When it comes to flooring, vinyl is one of the most preferred options. It is easy-to-install and budget-friendly. However, it is also essential to upgrade the old vinyl floor with a new one when the time comes.

The first step is to remove the old flooring. Sometimes, people opt for installing a completely new option like hardwood, engineered, or laminate flooring over the vinyl.  The good news is that most of us can do this task without any professional help. So, let’s discuss how it can be possible.

Safety Is Must

Asbestos vinyl sheets used to be a prevalent flooring option before the 1980s. You may have such a vintage style and want to remove the old flooring (before the 1980s) to get a new one. For that, you must contact a contractor for testing the floor.

Since asbestos removal is a risky process, you need to rely on an experienced professional only. 

Are you sure about the presence of asbestos in your vinyl floor? If yes, then there is only one option. You have to get new flooring installed over the previous one. Throughout the entire process, the vinyl flooring must be intact at any cost.

Moreover, you should not disturb the vinyl unless it could emit asbestos fibers. It is best if you contact a professional if any process of floor removal is linked with asbestos interruption.

Clean The Desired Space

The first step of DIY vinyl flooring removal is to vacate the room. Relocate all furniture sets elsewhere to clear the desired area.

Remove All Baseboards

Baseboards contribute by covering the edges of the floors. That means you must remove them before you start removing the vinyl flooring. Follow the steps below:

  • Lay the wide part of the pry bar at the meeting point of the wall and then trim.
  • Now, start tapping the top portion of the pry bar fast by using a rubber mallet.
  • Keep on prying the trim away at a slow pace.
  • Do you want to restore the trim? You need to give a symbol at the backside of the trim along with the specific location. Thus, you can easily install it in the future.

Initiate from The Middle

  • You might know that vinyl floors are installed on the perimeters. That means the middle floor does not have any adhesive or glue. Take a utility knife and start cutting straight down the vinyl floor’s middle portion.
  • Now, measure around 12 inches to the left or right. It’s time to cut a strip aligned with the first one.

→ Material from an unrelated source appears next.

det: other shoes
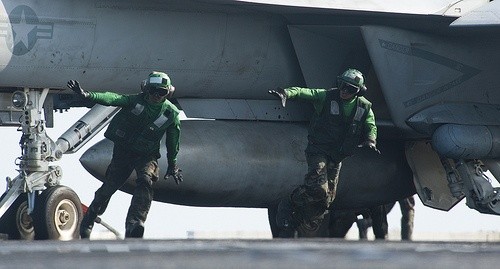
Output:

Try to cut strips as narrow as possible to streamline the task.
  • Rolling the vinyl is the next step as you proceed towards the strip’s length.
  • Once you complete the process, start elevating the vinyl strip as long as you feel the barrier of glue adjacent to the perimeter.
  • Take a 5-in-1 scraper to detach the vinyl. If you experience resistance, you should use the hammer along with a pry bar to get rid of the hardened adhesive.

How To Remove Glued Sections

  • After eliminating all the glued parts, you need to start focusing on the glued perimeter. 
  • Take help of the flat part of the pry bar to remove the glue below the vinyl flooring.
  • You should try to chip away the glue as much as possible. Use a 5-in-1 tool to remove the remaining adhesive.

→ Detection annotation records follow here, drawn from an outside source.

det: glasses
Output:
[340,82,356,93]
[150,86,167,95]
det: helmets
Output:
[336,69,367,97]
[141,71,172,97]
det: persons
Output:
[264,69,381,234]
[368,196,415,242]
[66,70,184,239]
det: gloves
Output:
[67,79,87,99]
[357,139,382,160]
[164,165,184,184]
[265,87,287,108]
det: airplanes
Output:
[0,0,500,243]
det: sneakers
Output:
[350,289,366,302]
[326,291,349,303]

How To Remove Adhesive From The Vinyl Subfloor

  • If you think some adhesive is still present on the subfloor, you should make a solution of soap and warm water for soaking the glue. Gently wipe away the remaining part.
  • If the solution is not enough for removing the adhesive, use a heat gun to soften the remaining part. Then, scrape away the remaining portion.

The Cleaning Process

  • Once you remove the entire vinyl floor, take help of a wet or dry vacuum or broom to collect all rubbish materials of that space.
  • If you want to offer vinyl recycling, you can contact a recycling center.

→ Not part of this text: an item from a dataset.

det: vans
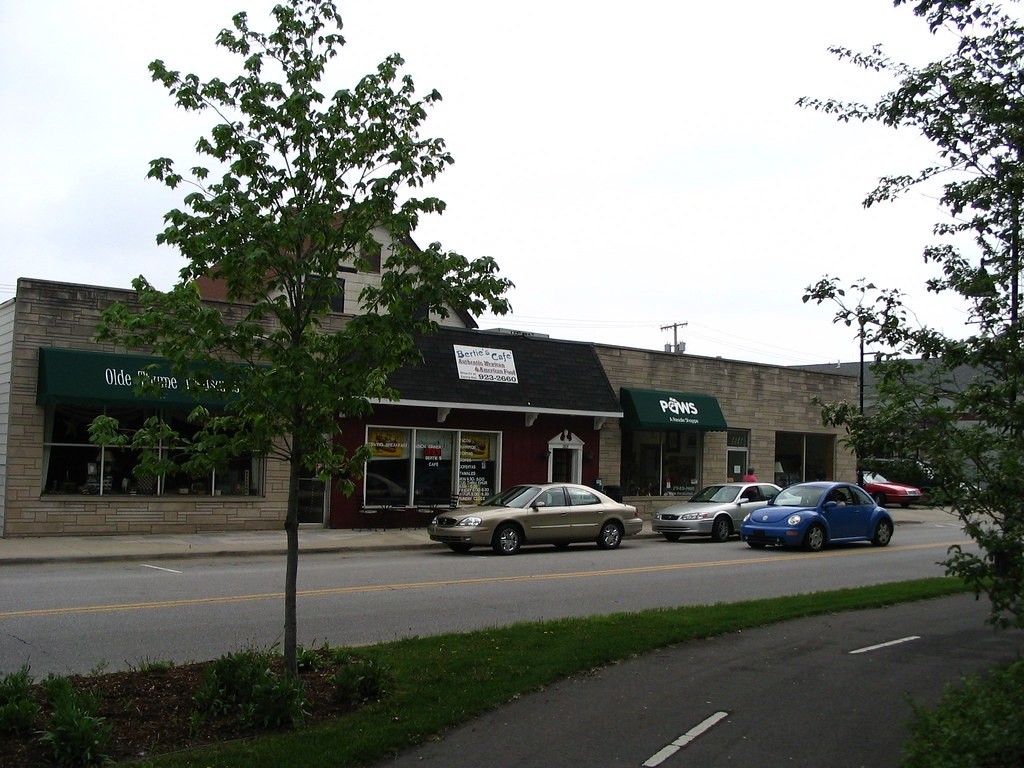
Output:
[858,459,939,504]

Removal Of Vinyl Flooring From Concrete

  • Concrete is one of the most natural kinds of subfloor for removing vinyl flooring efficiently. However, you should apply the correct strategy.
  • First, cut the flooring into strips of around six-inch width. It’s time for elevating the linoleum to extract linoleum glue. You can also use a heat gun to soften the adhesive followed by pulling it off.
  • Use a floor scraper to extract the remaining adhesive. It is also a good idea to use a solution of dish soap and water to soften the glue. You only need to soak it overnight in the solution. Lastly, take out the linoleum glue by using a paint scraper.

If you want to add a self-leveling concrete or plywood, the removal of the vinyl floor will elevate the subfloor. It won’t smoothly join the adjacent floors. 

The height difference can create inconvenience for elders and guests. Moreover, it can also make it challenging to relocate your furniture sets and electric appliances. So, consider this aspect before removing your vinyl flooring.